I’m not going to say that the Internet is bad or that good and even miraculous things don’t come from the Internet.

I do agree with the theory found in “A General Theory of Love” written by two awesome doctors from UCSF that as biological creatures we need proximity and touch in order to heal, maintain, relate and friend.

We have to admit, those who have been around before and after the smart phone and before and after Facebook, that something is qualitatively different.

We have to admit there is something machine-like and sinister about our inability to authentically connect with others.

What can we do?

Be highly skeptical of the use of the word, “friend,” in social media. I won’t name names, but if you are a venture capitalist and somebody is calling you “friend” on Instagram, they are really only after your money. No, your photos are not awesome. Having money to buy great gear might give you bokeh or “sharp at the corners” but it doesn’t make you a photographer. You have to troll people these days to get an honest critique of your photos on Instagram.

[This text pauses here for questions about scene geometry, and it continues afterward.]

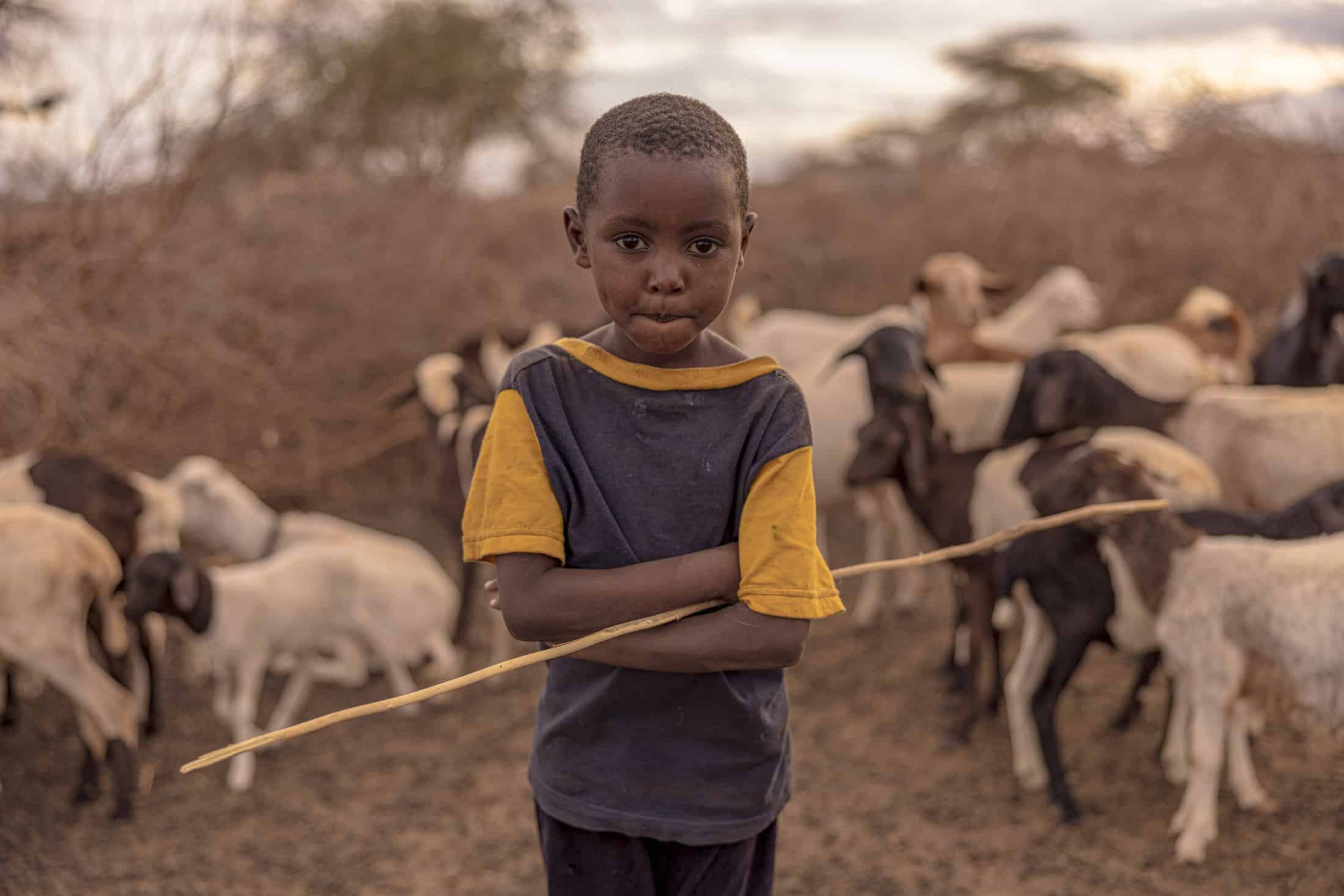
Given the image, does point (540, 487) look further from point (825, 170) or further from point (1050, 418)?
point (825, 170)

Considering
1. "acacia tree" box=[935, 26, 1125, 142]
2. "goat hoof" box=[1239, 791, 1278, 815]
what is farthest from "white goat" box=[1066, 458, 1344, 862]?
"acacia tree" box=[935, 26, 1125, 142]

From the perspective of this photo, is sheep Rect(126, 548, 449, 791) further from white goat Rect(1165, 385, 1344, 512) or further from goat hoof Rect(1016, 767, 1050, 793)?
white goat Rect(1165, 385, 1344, 512)

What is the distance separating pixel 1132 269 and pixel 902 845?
7453 mm

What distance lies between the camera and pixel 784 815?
4.23 metres

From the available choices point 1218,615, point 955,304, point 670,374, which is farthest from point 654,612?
point 955,304

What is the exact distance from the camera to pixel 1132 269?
997 cm

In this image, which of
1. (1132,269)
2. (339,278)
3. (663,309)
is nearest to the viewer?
(663,309)

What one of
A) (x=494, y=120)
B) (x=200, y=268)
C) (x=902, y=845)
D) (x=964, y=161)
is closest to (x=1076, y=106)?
(x=964, y=161)

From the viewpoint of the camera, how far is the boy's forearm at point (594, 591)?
1.61 metres

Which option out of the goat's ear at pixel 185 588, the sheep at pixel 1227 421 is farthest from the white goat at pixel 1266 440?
the goat's ear at pixel 185 588

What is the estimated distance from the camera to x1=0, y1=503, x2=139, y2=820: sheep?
390 centimetres

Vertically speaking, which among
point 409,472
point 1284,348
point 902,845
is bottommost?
point 902,845

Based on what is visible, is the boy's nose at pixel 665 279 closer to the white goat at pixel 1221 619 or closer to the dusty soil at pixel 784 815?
the white goat at pixel 1221 619

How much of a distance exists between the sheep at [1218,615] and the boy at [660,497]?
88.6 inches
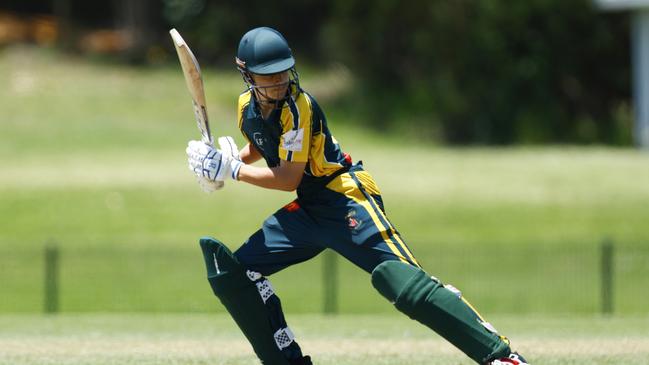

If you find yourself calling someone a friend, ask yourself seriously if you’re confusing your feelings at the moment with the pre-requisite sincerity (see above) that is required of friendship.

Throw a dinner every now and then and see who invites you back. Honestly I’ve stopped throwing my Wednesday night dinners because:

1) I don’t feel I could ever meet the standards of people who throw dinners for me. This is only 2 people.
2) The majority of people I’ve invited over for dinner have never invited me over for dinner. About 33 people on Facebook that I just want to un-friend right now.
3) I’ve probably enjoyed your hospitality in some other way, but honestly, you and your crowd never made me feel good enough.

Such quibble as above is hardly worth the trouble. After all this is the post-friendship era.

Friendship is dead. Long live “friendship.”